Ira
Elena y Arturo siempre habían querido tener hijos, pero después de innumerables tratamientos, acabaron por aceptar que no podrían ser biológicos y que su sueño solo se cumpliría por la vía de la adopción.
Fueron muchas las entrevistas hasta que Elena, durante una visita, se quedó prendada de una niña preciosa que jugaba en su habitación, impasible ante la llegada de posibles adoptantes. Sin embargo, en el centro la advirtieron de que esa chiquilla tan bonita ocultaba un lado oscuro, una agresividad que explotaba en brotes de ira sin dar previo aviso. Era peligrosa.
A pesar de ello, Elena no se la podía quitar de la cabeza. Tan preciosa, tan divina, tan serena… ¿Cómo era posible que un ser tan bello pudiera ser peligroso? Dicha idea no tenía lugar en su pensamiento y su determinación e insistencia lograron que Ari, como así la llamaron, fuera finalmente adoptada.
Ambos padres estaban encantados con su hija. No entendían ni comprendían cómo un centro tan prestigioso podía haber mentido tanto sobre ella.

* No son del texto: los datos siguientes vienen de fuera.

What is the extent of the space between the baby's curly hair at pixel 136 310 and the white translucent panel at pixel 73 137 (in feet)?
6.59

Alguna vez Elena la reprendió por corretear por la noche, y no se enfadó. Arturo, en algún momento, la regañó por cruzar la calle sin mirar, y no se enfadó. La educaban sin prescindir de una justa disciplina, y Ari no se enfadaba.
Hasta que un día, cuando la pequeña cumplió ocho años, su madre le preguntó:
—Cariño, ¿sabes si estás bautizada?
En ese momento, la mirada de Ari cambió.
—¿Por?
—Porque queremos que vayas a catequesis, pero para hacer la comunión tienes que estar bautizada.
—No.
—¿Cómo que no?
—¡HE DICHO QUE NO!
Elena cayó de espaldas, asustada por la voz gutural que brotó de la garganta de su hija. Su rostro se había ensombrecido y demacrado, su expresión era agresiva. Amenazante, Ari se acercó a ella.
Arturo llegó de trabajar y se dirigió al salón, como siempre, para saludar a su mujer e hija. Pero la escena que encontró fue bien diferente. Elena yacía con la cabeza destrozada sobre la mesa; Ari, sobre una silla, tenía las manos cubiertas de sangre y lo miraba llena de ira.